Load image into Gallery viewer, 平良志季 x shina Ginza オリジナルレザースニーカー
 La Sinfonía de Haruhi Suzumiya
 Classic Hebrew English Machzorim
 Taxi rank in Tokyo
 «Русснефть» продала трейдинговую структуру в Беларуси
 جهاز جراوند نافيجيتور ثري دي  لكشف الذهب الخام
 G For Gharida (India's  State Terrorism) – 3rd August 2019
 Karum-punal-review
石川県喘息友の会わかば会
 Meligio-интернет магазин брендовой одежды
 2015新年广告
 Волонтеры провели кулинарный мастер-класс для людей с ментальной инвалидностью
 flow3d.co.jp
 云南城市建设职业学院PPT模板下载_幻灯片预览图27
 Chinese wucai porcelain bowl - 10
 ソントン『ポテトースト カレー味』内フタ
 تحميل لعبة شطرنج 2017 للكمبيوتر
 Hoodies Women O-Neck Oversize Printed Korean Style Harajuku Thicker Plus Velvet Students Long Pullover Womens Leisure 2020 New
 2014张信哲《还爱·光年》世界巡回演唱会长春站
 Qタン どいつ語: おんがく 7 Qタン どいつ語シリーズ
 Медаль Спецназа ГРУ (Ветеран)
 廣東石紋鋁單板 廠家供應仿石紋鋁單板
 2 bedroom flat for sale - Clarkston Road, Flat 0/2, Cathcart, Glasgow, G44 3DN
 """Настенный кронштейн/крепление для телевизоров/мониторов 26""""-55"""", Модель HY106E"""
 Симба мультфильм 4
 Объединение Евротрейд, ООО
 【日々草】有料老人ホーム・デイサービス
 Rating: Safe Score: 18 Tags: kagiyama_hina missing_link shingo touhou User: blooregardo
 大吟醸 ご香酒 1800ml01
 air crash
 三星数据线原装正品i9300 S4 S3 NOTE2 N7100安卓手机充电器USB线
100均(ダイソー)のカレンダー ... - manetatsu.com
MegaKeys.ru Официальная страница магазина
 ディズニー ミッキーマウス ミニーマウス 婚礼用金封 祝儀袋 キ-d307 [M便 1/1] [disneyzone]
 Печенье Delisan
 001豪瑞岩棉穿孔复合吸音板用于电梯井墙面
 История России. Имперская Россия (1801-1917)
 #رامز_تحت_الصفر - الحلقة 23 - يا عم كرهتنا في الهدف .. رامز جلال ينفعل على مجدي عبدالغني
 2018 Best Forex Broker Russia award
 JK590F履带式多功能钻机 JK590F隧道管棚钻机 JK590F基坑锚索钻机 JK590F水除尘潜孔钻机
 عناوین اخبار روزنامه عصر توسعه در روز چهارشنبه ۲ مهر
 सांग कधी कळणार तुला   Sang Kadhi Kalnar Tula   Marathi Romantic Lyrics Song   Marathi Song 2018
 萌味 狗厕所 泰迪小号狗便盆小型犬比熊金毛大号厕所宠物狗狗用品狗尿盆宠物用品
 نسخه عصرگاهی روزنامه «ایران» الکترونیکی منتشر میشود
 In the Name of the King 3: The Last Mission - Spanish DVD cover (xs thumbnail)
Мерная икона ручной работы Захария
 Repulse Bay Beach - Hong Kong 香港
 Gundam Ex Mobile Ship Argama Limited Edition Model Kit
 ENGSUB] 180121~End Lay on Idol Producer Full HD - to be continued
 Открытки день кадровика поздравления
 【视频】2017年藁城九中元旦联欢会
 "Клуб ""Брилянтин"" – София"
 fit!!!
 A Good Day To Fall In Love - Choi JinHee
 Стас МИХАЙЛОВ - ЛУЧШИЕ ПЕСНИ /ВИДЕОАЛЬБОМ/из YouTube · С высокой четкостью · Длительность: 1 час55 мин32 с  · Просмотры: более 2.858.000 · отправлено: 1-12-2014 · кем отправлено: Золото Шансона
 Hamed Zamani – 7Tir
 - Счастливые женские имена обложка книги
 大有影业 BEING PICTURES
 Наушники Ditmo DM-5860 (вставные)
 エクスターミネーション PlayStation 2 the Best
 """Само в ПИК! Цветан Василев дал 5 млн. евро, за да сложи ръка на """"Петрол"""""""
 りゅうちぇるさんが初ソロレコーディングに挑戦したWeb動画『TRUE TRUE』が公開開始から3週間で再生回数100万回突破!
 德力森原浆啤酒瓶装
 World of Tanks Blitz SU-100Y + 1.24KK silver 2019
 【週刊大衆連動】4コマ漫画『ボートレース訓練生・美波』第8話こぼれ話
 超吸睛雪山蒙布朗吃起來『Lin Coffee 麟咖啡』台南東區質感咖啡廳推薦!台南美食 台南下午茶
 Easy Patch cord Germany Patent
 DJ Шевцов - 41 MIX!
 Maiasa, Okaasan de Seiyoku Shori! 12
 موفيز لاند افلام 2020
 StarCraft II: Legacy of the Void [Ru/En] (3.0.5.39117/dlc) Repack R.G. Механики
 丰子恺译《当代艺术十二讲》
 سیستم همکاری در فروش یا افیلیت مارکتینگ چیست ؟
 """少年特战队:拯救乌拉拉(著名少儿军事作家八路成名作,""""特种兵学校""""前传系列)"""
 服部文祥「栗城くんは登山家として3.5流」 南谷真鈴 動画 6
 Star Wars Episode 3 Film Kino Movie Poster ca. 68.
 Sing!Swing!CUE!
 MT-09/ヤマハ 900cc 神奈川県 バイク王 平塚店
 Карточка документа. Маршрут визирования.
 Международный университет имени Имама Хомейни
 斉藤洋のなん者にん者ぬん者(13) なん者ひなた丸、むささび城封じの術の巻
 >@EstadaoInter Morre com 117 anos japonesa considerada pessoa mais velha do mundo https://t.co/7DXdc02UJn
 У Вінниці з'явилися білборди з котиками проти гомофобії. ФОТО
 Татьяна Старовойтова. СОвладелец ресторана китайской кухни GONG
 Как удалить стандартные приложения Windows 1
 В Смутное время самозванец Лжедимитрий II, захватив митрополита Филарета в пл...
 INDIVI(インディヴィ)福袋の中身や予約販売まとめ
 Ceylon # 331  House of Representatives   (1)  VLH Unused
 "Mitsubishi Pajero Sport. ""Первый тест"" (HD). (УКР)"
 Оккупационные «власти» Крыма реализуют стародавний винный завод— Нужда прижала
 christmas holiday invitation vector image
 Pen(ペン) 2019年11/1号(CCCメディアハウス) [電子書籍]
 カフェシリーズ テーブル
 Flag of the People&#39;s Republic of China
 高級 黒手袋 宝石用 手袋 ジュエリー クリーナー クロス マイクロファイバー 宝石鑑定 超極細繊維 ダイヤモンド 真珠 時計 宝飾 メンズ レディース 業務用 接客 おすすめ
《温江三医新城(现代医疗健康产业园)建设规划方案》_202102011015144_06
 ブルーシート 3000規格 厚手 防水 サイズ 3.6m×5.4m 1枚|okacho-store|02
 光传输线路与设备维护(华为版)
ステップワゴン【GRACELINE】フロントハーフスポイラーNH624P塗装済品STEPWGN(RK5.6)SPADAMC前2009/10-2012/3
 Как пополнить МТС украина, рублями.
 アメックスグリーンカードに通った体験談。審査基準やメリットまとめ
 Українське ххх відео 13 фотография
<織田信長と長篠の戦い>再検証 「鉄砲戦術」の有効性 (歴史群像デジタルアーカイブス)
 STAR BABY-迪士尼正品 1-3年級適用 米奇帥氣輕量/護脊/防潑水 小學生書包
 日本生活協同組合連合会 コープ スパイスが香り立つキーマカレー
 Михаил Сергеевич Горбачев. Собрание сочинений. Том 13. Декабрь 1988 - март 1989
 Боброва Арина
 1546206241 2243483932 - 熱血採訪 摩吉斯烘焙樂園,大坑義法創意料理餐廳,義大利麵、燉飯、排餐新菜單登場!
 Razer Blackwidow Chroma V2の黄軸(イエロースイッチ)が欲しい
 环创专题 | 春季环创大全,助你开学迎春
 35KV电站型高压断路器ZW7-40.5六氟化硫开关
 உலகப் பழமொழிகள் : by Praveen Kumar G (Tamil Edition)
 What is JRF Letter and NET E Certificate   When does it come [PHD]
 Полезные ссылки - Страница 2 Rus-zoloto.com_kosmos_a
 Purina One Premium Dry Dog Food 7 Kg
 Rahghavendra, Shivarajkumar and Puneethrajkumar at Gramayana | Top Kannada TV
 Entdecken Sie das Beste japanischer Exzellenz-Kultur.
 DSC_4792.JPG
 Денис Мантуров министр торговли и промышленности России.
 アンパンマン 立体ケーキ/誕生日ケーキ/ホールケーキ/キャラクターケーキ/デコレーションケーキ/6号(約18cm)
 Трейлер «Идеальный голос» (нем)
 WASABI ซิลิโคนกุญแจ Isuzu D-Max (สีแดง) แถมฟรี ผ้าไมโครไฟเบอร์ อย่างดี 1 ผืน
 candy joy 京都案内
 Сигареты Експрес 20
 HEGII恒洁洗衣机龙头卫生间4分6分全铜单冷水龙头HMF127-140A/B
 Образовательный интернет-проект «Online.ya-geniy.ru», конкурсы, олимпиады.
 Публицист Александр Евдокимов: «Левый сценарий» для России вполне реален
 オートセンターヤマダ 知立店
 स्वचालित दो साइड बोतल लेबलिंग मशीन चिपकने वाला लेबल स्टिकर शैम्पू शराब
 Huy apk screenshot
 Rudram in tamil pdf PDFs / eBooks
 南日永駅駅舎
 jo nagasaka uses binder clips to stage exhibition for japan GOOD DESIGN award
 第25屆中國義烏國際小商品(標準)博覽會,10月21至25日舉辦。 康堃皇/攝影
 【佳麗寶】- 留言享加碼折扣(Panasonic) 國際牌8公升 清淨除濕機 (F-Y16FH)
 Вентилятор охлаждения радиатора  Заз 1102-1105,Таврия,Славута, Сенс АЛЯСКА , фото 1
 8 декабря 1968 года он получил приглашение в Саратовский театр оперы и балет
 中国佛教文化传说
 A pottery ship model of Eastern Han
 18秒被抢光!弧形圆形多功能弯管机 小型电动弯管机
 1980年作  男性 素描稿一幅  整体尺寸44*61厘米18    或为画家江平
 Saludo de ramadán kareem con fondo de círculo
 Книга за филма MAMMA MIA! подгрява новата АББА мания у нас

● **EXERCISE**:
Reproduce only the lines above spanning from the line containing "Татьяна Старовойтова. СОвладелец" through the line containing "Ceylon # 331", word for word.

● **RESULT**:
 Татьяна Старовойтова. СОвладелец ресторана китайской кухни GONG
 Как удалить стандартные приложения Windows 1
 В Смутное время самозванец Лжедимитрий II, захватив митрополита Филарета в пл...
 INDIVI(インディヴィ)福袋の中身や予約販売まとめ
 Ceylon # 331  House of Representatives   (1)  VLH Unused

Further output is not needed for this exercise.